Unlike Britain, which went to the polls on Thursday, Spain's European and local elections were yesterday. This was my first chance to vote here - I'm ineligible in the General Elections - and we came back from O Grove, a couple of hours' drive away, to do so.
There are of course similarities with Britain - you see election posters all over the place, though not, I've noticed, displayed in people's house windows. Instead the council provides large wooden boards at strategic points around the village onto which all the parties post their campaign posters. What unspoken arrangement exists as to who gets to put theirs at the top, what stops them removing competitors' posters etc., is unclear to me, but they seem to be neatly arranged such that they appear alternately, as if all parties are trying to be polite. (Though I've been told that some naughty types do indeed sneakily remove other parties' posters in the dead of night. Tsk.) Since the local elections mean you're basically voting for somebody you know personally, most of them simply show a slightly awkward-looking local staring directly at the camera, and the party's name and colour. On a local level, at least, I don't hear people talking about the PSOE, the PP or the BNG so much as 'Pablo', 'Andres' and 'Secundino'.
The local school is the polling station, just as is often the case back home. You go and identify yourself, you're checked against the list, you go into the booth to vote. One vote for European election, one vote for local mayor. There's no crossing of boxes, though - you pick up a slip of paper branded with the party of your choice, insert it into an envelope provided, and drop the sealed envelope into the relevant box. This means that a lot of the election bumph you receive in the mail during the build-up includes envelopes with slips of paper already in them, so you can just take that and drop it in the box if you so wish. Very thoughtful of them!

◆ Raw data ◆
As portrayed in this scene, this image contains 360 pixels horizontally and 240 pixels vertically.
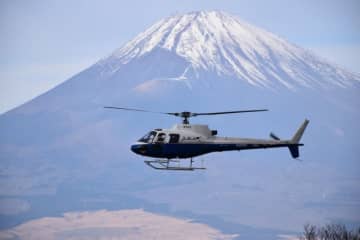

◆ Work to complete ◆
Please say whether each statement agrees with the election text, answering yes or no and quoting the deciding words: (a) Election posters are often displayed in people's house windows. (b) The local school serves as the polling station. (c) Voters mark their choice by crossing a box. The data has no connection to the election text.

◆ Answer to this exercise ◆
(a) No: "though not, I've noticed, displayed in people's house windows"
(b) Yes: "The local school is the polling station"
(c) No: "There's no crossing of boxes"